PBOC Adviser Says Easing Restrained by Concerns on Homes

China's Premier Wen Jiabao
China’s growth is poised to decelerate for a seventh quarter as Premier Wen Jiabao sticks to a campaign to make home prices more affordable, curbing domestic demand while Europe’s debt turmoil slows exports. Photographer: Nelson Ching/Bloomberg

A People’s Bank of China academic adviser said the risk of a rebound in property prices may help explain why the government is holding back from easing monetary policy to counter a deepening economic slowdown.

That concern is ``a big restraint,” Chen Yulu, president of Beijing’s Renmin University, said yesterday to reporters after speaking at a forum in the city. Further cuts in reserve requirements or interest rates depend on how much external demand worsens, Chen said.

The government has refrained from easing since interest-rate cuts in June and July and a reduction in banks' reserve requirements in May. China’s growth is poised to decelerate for a seventh quarter as Premier Wen Jiabao sticks to a campaign to make home prices more affordable, curbing domestic demand even as Europe’s debt turmoil slows exports.

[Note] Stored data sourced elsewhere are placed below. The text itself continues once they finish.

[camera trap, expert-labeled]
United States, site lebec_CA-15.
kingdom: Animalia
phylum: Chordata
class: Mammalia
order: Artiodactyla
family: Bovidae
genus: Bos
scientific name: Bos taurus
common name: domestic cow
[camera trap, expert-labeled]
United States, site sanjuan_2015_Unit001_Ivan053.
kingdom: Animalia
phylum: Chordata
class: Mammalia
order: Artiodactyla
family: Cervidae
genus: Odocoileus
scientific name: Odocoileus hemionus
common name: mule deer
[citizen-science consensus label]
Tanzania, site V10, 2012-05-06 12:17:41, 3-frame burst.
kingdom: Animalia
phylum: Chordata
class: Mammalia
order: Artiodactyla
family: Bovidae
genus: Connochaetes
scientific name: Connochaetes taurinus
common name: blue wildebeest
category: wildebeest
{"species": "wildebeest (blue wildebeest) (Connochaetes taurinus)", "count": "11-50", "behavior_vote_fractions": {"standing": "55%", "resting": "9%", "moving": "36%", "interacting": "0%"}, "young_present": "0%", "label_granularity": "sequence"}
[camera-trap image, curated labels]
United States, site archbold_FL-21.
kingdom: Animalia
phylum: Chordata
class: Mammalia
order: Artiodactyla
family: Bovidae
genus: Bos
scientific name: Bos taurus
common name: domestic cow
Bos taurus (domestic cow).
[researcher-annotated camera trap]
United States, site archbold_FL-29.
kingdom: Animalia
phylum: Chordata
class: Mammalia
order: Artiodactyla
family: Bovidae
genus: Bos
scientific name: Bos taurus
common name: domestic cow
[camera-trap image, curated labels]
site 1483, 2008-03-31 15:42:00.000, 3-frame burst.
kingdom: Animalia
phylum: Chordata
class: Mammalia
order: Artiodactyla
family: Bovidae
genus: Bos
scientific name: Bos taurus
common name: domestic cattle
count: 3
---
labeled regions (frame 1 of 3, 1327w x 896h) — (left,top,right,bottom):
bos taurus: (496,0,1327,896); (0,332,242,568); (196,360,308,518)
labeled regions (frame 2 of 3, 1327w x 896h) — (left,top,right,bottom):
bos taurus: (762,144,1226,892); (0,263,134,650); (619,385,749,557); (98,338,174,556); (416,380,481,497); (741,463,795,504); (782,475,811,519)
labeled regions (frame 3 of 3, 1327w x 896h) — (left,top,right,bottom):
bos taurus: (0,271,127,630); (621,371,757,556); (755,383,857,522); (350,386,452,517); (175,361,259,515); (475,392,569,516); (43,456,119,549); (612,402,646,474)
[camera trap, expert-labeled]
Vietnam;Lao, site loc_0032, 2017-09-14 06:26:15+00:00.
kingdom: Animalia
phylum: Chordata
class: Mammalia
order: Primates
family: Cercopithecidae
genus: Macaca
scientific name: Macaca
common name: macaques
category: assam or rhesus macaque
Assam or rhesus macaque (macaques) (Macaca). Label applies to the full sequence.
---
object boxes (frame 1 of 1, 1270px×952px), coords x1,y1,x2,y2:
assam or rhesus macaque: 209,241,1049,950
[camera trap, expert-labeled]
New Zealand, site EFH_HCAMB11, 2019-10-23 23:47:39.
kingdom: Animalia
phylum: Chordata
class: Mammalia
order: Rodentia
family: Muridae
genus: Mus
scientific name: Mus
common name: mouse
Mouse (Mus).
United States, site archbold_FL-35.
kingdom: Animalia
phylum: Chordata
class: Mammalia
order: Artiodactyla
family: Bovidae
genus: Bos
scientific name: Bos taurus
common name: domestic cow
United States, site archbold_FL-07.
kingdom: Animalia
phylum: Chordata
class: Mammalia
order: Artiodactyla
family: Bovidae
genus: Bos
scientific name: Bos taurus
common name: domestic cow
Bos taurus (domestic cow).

“China’s monetary policy is in a quite difficult position,” said Chen, 45. “On one hand, it has to stabilize growth; on the other hand, it has to avoid a rebound in home prices.”

Separately, Chen said Japan’s prospects of developing Tokyo as a center for offshore yuan business are being diminished by a conflict over uninhabited islands in the East China Sea. “Relevant exchanges between the two sides have been cut off,” Chen said. “I really hope the halt is temporary.”

Hong Kong, Singapore or London could replace Tokyo, and Taiwan is also a possibility, for building offshore yuan business, Chen said. “Tokyo had a first-comer advantage,” he said. “But it seems Japan is giving that up -- that’s a huge pity.”

Funds Injection

China’s central bank injected a record net 365 billion yuan ($58 billion) into the financial system this week via reverse-repurchase operations and bill redemptions, the most since Bloomberg started compiling the data in 2008. The country’s financial markets will be shut next week for the National Day and mid-autumn holidays.

The country is not repeating past “one size fits all” easing measures, and “that’s the direction of monetary policy that we will continue to uphold -- the reverse-repo operations exactly reflect such an orientation,” Chen said.

An inspection in July ordered by the State Council found increases in prices and easing policies by some local authorities among issues that needed “particular attention,” the official Xinhua News Agency reported on Aug. 17.

Data last week showed prices for newly constructed homes in China rose in fewer cities in August than the previous month. The slowdown follows restrictions on mortgage credit and purchases of multiple homes.

Forming Bubbles

“Once property bubbles are formed, there is no country in the world that is able to address the problem effectively --most countries have to go through a crisis,” Chen said. “China must seek a soft landing and can’t afford such a crisis.”

The U.S. Federal Reserve’s third round of asset purchases, or quantitative easing, will have less effect on the rest of the world than the second round that began in 2010 because the U.S. economy “is now in better shape, which means a bigger part of the additional liquidity can be absorbed” in the U.S., Chen said.